Personally, in terms of reliability, I'd rather have an engine that can suffer a significant failure and still be somewhat usable. It's less likely to strand me somewhere.

Is this a reasonable analysis? Reading various posts, a LOT of people have managed to get home after an engine failure that would stop a piston engine completely. Same for the transmission - 4th gear usually works even after the rest fail (silly NA transmissions).

-=Russ=-

 

yep thats about it. the other two rotary fail modes, the water seal and the rotor oil seals, usually leave the engine running fine and the only problem is lots of smoke, and more smoke

 

About everything short of loss of oil (pressure)...
A seized motor is a seized motor.


-Ted

 

from a volumetric standpoint, rotaries are 10 times more reliable than piston engines.
for a 400 hp rotary to last 50k miles is an amazing achievement. that's about 5 horsepower per cubic inch!!!

now, how long would your pappi's 350 last if it were trying to pump out 1500+hp on pump gas?

 

This is why the rotary is getting more popular with the aviation crowd.

 

Exactly. It can overheat and still run (destroyed coolant seals near the spark plugs, crushed rotor housings etc). If you shut it off, it may not restart, but at least landing an aircraft with an overheated rotary won't be a near-death experience (for the pilot, anyway).

 

Absolutely true. And if you run a rotary at over 80% power all day long it will just smile at you and say "that all ya got, wimp?" Typical continuous aircraft use only calls for a 75% power settings or less. The service life of automotive-conversion boingers in this environment is drastically shortened when pushed to these limits, often with catastophic engine failures being the result. Thus far, the only auto conversion engine that can match or exceed the 2000 hour service life of a $30,000 certified aircraft piston engine while returning the same performance is the Mazda rotary. Others have shown promise but have yet to put up the hours.

But if an apex seal gets thrown the engine's power (now running on only one rotor) is reduced to about 35%. This is barely enough power to maintain level flight. The problem is that now engine vibration has increased to the point that you can no longer run at max rpm. This means you now have less than 35% power--- not enough to maintain level flight.

But the limited power will still extend your gliding distance, making it much more likely that you can make it to the nearest airport or open field. This is more than can be said for a piston engine that has thrown a rod or lost it's coolant. A boinger that has swallowed a valve can still limp to an airport if one is close enough, but swallowed valves on boinger aircraft engines is a much more common occurrence than busted apex seals in rotaries.

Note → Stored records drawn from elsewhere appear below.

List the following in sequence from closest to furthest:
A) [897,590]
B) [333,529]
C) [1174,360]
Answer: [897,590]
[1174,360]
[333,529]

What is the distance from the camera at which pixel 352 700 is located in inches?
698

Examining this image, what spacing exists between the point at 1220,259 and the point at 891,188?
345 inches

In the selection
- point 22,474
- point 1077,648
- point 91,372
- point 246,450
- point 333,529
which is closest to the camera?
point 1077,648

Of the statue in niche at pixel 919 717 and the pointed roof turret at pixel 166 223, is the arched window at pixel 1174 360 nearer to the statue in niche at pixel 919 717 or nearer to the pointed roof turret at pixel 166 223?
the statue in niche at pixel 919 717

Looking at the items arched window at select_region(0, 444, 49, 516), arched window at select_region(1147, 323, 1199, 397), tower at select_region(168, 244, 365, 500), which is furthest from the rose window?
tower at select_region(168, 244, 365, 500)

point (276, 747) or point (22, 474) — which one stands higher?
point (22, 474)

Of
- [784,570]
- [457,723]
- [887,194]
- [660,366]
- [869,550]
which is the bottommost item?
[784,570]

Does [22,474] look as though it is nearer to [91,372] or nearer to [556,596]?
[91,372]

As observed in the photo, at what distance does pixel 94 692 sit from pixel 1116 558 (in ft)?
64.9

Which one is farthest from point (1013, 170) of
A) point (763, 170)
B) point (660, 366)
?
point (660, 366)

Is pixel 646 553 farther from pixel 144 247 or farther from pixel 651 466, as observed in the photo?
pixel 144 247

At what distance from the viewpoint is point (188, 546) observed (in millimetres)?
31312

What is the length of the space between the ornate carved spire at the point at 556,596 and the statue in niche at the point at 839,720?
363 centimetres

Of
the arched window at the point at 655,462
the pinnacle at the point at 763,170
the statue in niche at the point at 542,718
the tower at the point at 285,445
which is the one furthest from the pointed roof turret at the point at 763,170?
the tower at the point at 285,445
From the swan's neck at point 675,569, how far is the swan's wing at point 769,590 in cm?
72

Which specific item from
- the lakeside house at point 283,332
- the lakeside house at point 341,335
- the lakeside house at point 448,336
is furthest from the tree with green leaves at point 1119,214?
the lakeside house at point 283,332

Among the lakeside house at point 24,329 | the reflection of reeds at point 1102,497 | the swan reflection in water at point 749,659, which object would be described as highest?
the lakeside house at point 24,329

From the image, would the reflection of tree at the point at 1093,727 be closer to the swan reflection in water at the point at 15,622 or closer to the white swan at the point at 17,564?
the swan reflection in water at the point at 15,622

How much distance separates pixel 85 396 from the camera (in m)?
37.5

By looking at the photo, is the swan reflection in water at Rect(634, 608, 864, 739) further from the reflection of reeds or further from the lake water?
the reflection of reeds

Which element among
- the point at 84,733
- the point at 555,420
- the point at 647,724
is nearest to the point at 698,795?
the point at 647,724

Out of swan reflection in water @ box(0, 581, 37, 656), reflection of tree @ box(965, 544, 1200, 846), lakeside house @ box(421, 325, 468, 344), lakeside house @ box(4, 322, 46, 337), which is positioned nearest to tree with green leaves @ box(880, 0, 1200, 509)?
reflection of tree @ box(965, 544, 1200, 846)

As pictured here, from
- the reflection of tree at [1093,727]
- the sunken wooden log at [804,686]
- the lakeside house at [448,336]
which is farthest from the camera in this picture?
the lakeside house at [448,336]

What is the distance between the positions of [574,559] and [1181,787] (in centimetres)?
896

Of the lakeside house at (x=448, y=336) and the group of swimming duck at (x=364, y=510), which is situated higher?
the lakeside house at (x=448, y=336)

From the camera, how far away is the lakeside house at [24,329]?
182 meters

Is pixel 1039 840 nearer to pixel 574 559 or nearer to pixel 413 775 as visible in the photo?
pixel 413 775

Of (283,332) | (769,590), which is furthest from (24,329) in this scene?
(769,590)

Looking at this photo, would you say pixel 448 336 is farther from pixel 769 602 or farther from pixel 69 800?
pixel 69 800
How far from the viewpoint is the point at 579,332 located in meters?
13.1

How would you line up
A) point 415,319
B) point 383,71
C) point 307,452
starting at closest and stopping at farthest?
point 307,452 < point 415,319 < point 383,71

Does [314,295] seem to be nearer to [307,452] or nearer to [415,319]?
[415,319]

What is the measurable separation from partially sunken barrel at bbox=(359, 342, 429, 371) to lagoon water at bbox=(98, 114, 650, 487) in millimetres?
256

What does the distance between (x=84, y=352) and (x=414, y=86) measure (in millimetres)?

And those who can afford to own an aircraft in the first place (even a $50,000 homebuilt) don't usually get too fazed by the cost replacing a $3000 engine core.

 

My dream plane is a Long-EZ powered by a rotary... maybe even a 20B, if I win the lottery or something. Or... *drools* a Defiant powered by dual rotaries.

I've been an aviation geek for a while, just can't afford my license. I knew that a lot of people were using 13Bs in planes, but I didn't realize that they were holding up so well. I knew that the auto engine conversion people tended to run into problems with engines breaking when asked to put out 50+% power for long periods of time, but I guess I never connected it with the fact that the rotaries (with proper cooling) can hold that kind of power output pretty much forever.

-=Russ=-

 

Actually a license isn't that expensive, especially in the U.S. You could have your private licence in less than six months if taking lessons at a minimum rate of two flights per week, and total cost shouldn't exceed $5000.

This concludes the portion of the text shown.